The episode begins as main character Doug Heffernan — a delivery-truck-driving, junk-food-loving, red-blooded American living in Queens — almost runs over a chicken that has escaped a butcher in Chinatown. Rather than see the chicken meet an unsavory end, Doug puts it in the passenger seat. Blah, blah, blah … musical montage showing Doug and the chicken spending the day together.
Doug returns home to find dinner on the table — you guessed it, a roasted chicken. He can’t eat it. He goes outside for some air, runs into a neighbor who whisks him away to watch one of those grisly slaughterhouse documentaries (you know the ones), and Doug’s fate is sealed. He announces to wife Carrie that he’s no longer eating meat. Good for him.
Could it be left at that, though? Could Doug have grown as a person and made an important decision about the food he eats and how it comes to be on his plate, and then just move on to the next joke?
Ha, ha, ha … no.
Instead we fast forward to the next morning, when Carrie finds Doug sitting in the kitchen, wearing artsy thick-framed glasses and doing a crossword puzzle ("five-letter word for Russian river … Volga!"). He criticizes Carrie for drinking unfair-trade coffee — "Juan Valdez, that nice man with the donkey in the coffee commercials, is an actor … I know that now."
He takes an interest in reading long, foreign novels. When they attend Carrie’s work party, he asks her to wear a dreadful, shapeless hemp dress ("from the Woody Harrelson collection") that looks as if it’s made from burlap sacks, and he condescends to the party hosts because they’re serving meat.
In short, Doug becomes a total jerk.
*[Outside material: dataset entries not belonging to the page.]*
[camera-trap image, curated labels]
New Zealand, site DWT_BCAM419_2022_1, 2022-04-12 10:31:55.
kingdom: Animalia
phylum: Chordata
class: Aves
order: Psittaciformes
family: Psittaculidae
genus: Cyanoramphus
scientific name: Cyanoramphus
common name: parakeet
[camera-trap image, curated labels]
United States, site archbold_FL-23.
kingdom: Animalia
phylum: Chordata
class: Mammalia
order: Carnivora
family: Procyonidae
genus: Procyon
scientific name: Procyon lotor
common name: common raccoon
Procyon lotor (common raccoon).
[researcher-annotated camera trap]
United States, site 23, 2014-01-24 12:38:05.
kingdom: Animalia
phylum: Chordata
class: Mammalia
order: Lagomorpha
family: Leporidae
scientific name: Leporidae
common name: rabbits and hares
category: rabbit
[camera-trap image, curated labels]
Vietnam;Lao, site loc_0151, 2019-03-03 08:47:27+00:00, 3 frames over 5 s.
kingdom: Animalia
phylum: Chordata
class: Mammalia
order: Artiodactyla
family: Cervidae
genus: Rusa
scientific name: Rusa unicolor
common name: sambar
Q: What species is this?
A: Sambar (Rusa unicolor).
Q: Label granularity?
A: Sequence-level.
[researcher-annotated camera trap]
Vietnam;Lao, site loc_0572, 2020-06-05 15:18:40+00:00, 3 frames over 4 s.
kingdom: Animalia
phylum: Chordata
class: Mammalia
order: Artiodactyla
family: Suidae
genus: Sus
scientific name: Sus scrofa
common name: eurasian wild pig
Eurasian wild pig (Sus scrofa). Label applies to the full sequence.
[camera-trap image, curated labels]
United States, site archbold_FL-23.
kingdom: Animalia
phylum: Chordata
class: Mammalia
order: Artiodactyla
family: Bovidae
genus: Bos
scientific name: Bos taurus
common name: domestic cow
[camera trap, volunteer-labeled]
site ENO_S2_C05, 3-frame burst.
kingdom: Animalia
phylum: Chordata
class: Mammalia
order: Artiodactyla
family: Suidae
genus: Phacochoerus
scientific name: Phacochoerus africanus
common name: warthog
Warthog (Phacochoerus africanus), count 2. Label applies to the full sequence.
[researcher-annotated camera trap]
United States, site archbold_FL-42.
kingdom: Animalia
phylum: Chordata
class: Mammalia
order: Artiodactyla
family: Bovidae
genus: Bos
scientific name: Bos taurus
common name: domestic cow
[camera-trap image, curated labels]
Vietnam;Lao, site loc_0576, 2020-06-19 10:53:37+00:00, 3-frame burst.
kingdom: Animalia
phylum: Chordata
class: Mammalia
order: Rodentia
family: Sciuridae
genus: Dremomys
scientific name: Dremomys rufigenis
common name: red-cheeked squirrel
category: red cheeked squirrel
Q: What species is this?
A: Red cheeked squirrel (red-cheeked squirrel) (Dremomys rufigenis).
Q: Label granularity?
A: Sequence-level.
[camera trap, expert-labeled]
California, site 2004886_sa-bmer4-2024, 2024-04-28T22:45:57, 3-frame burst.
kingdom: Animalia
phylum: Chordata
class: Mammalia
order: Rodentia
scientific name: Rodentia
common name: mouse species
All because he’s given up meat.
Is that how it works? Do all vegetarians become tweed-jacket-wearing, Volga-River-knowing pains in the ass? Is that what will happen to you, if you give up meat?
Well, no. Of course not. But that’s what much of middle America will think now. Thanks for playing to stereotypes, King of Queens.
Postscript: The happy ending on this one? (You knew it was coming.) Doug succumbs to the marketing wiles of two competing fast-food restaurants, and Carrie returns from work to find him asleep on the couch in front of the TV with a half-eaten burger resting on his rotund belly. And the balance of the universe is restored!